[WHAT YOU SHOULD DO] Copy everything from the start of the records down through the line containing "1038 inches", keeping every line unchanged.

[DATA FOR THIS EXERCISE]
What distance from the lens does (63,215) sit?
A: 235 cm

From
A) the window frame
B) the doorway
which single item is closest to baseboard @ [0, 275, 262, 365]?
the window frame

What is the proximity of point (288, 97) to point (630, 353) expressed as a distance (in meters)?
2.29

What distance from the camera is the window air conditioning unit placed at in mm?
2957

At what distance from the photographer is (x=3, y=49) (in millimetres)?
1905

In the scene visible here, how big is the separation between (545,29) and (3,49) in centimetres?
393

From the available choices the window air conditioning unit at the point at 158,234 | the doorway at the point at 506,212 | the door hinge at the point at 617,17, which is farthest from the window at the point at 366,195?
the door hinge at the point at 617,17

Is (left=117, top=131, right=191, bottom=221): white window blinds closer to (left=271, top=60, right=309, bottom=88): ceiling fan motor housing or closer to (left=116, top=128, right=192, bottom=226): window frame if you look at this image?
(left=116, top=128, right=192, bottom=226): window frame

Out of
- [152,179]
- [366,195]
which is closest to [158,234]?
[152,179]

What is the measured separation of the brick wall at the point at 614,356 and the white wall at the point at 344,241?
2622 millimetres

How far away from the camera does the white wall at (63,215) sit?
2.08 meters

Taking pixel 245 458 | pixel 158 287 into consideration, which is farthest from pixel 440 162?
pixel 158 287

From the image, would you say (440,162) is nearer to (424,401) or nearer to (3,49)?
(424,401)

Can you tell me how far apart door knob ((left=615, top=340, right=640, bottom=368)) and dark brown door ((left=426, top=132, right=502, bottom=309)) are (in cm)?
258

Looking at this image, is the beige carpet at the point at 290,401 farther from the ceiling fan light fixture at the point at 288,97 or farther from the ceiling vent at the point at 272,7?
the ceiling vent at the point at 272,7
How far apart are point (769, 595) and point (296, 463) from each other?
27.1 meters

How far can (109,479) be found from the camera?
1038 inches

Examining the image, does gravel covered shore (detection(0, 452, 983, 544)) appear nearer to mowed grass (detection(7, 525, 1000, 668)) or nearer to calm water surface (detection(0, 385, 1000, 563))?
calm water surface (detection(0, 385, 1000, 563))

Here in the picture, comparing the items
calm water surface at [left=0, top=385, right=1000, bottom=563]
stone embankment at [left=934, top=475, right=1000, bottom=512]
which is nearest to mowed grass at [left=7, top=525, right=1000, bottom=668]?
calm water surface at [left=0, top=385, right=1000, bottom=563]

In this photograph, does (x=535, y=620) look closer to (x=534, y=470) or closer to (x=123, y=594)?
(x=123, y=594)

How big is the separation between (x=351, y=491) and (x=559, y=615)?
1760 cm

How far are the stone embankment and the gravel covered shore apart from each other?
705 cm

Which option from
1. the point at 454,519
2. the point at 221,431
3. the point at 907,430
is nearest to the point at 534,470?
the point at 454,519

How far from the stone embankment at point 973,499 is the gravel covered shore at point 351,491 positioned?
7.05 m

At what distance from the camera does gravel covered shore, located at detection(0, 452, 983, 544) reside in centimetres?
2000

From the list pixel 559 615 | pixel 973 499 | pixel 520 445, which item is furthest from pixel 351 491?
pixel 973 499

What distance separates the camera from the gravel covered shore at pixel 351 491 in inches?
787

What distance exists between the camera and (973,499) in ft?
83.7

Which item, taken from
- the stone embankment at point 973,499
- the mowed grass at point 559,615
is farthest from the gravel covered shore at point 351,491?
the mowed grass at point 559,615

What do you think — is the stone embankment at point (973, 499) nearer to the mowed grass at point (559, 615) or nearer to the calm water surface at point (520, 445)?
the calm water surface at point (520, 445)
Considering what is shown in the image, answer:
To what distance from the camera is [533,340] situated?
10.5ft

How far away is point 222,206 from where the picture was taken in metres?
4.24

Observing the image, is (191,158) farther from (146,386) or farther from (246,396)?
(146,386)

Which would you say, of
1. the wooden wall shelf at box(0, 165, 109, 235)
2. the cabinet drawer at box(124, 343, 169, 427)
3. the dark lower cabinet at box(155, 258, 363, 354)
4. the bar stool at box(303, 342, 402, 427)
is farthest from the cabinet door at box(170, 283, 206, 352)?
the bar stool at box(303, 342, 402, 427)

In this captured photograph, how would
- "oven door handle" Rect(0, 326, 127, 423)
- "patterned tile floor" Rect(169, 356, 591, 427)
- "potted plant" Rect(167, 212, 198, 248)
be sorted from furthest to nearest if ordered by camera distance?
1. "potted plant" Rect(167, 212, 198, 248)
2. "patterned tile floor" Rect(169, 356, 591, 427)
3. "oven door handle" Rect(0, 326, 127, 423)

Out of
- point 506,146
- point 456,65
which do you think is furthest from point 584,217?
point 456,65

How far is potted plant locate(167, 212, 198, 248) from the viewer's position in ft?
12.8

[TASK OUTPUT]
What distance from the lens does (63,215) sit?
A: 235 cm

From
A) the window frame
B) the doorway
which single item is closest to baseboard @ [0, 275, 262, 365]?
the window frame

What is the proximity of point (288, 97) to point (630, 353) expressed as a distance (in meters)?
2.29

What distance from the camera is the window air conditioning unit placed at in mm?
2957

At what distance from the photographer is (x=3, y=49) (in millimetres)?
1905

In the scene visible here, how big is the separation between (545,29) and (3,49) in centimetres?
393

From the available choices the window air conditioning unit at the point at 158,234 | the doorway at the point at 506,212 | the door hinge at the point at 617,17, which is farthest from the window at the point at 366,195?
the door hinge at the point at 617,17

Is (left=117, top=131, right=191, bottom=221): white window blinds closer to (left=271, top=60, right=309, bottom=88): ceiling fan motor housing or closer to (left=116, top=128, right=192, bottom=226): window frame if you look at this image?
(left=116, top=128, right=192, bottom=226): window frame

Out of
- [152,179]
- [366,195]
which is closest to [158,234]?
[152,179]

What is the measured separation of the brick wall at the point at 614,356 and the white wall at the point at 344,241?
2622 millimetres

How far away from the camera does the white wall at (63,215) sit?
2.08 meters

Taking pixel 245 458 | pixel 158 287 into consideration, which is farthest from pixel 440 162?
pixel 158 287

From the image, would you say (440,162) is nearer to (424,401) or nearer to (3,49)?
(424,401)

Can you tell me how far apart door knob ((left=615, top=340, right=640, bottom=368)) and dark brown door ((left=426, top=132, right=502, bottom=309)) are (in cm)?
258

Looking at this image, is the beige carpet at the point at 290,401 farther from the ceiling fan light fixture at the point at 288,97 or farther from the ceiling vent at the point at 272,7?
the ceiling vent at the point at 272,7
How far apart are point (769, 595) and point (296, 463) from each other?
27.1 meters

How far can (109,479) be found from the camera?
1038 inches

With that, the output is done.